A great thing to hear at the end of a race–or to say to your legs + lungs during one.

If it’s Friday, that must mean it’s time for another installment of Take It From a Mother, the excerpts that didn’t make it into the bright—and I do mean b.r.i.g.h.t.—orange book we like to call Train Like a Mother: How to Get Across Any Finish Line – and Not Lose Your Family, Job, or Sanity. This was a tough one to dump because the good ones were so good, and the bad, so bad.

Take It from a Mother: What is the best or worst thing you’ve heard said at a race?

“I overheard a police officer working my 12K say something about ‘a few stragglers coming.’ Gee, thanks.”
—Anjeanette (despite the negative comment from the man in blue, ran her first 12K race with a smile on her face)

“A father, in front of me, told his son, just behind me, that he could not let a girl beat him. I thought that was tacky.” (Ed note: we agree.)
—Autumn (dreams of running in the English countryside)

TLAM: It’s what’s for breakfast.

“Just past the starting line, I heard my own mother yelling, ‘You only have 12.9 more miles to go.’” —Christy (repeats “It’s now or never” to motivate herself to get out the door)

“After a race, a young man thanked me for pushing him to run harder. He may not have wanted to finish behind an older woman, but he made me smile because we helped each other to the finish line.” —Gina (proudest racing moment: running the See Spot Run 5K with her husband and 3 kids)

“During my last leg of Hood to Coast, someone yelled ’only two blocks to go’ when really it was almost a mile. I wanted to cry.”
—Jessica (a doctor who gets up at 4:00 a.m. to run the roads of Billings, MT)

“An overweight lady in her late 50s/early 60s running the home stretch of a race was yelling, ‘I did it! I ran the whole thing! I made it!’  The crowd went crazy for her as she finished. She set a goal, and everyone there saw her accomplish it.”
—Jill (dream running date: an oceanside run with a shirtless Ryan Reynolds)

“A woman yelled for my attention, and when I looked her way, she said, ‘I love that smile on your face right now. Great job.’”
—Julie (counts backwards from 120 to push through a rough patch; that doesn’t work, walks for 60 seconds to power the rest of her run)
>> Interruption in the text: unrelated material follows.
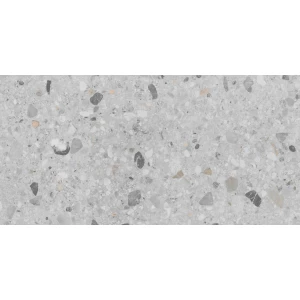 Керамогранит Buono Stones Sonata Terra Gris Carving матовый серый SVL4445C 120х60 см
“Our two kids ran onto the course to finish a marathon with me and my husband. It was a great moment until we heard, ‘Here come Peter and Michelle. It looks like they have their grandkids with them, or maybe 3 generations.’  I guess we looked pretty bad, but, at 33, I don’t think we looked like grandparents.”
—Michelle (“My kids think of me as a runner. It is all they know, and I am proud of that.”)

“’Go Shorty!’ And I’m only 5 feet tall.”
—Karen (paints her toenails black before a race because she thinks it makes her run faster)

“Around mile 11 of my half-marathon, some dude started running by me and told me, ‘You’ve got this…you did this!’ It helped.”
—Darcy (after she fell down the stairs and dislocated her shoulder, she couldn’t run for two months)

“I don’t like it when people yell at you to go faster. At my first and only half, there was this woman barking at people to pick it up around mile 11.”
—Lindsey (would rather shove a hot fork in her eye than run on a treadmill)

“I hate hearing, ‘You’re almost there.’ I want to yell back, ‘No kidding. I can add!’”
—Melanie (speaks for all mother runners here)

 Now we’re taking it to you mothers: What’s the best or worst thing you’ve heard at a race?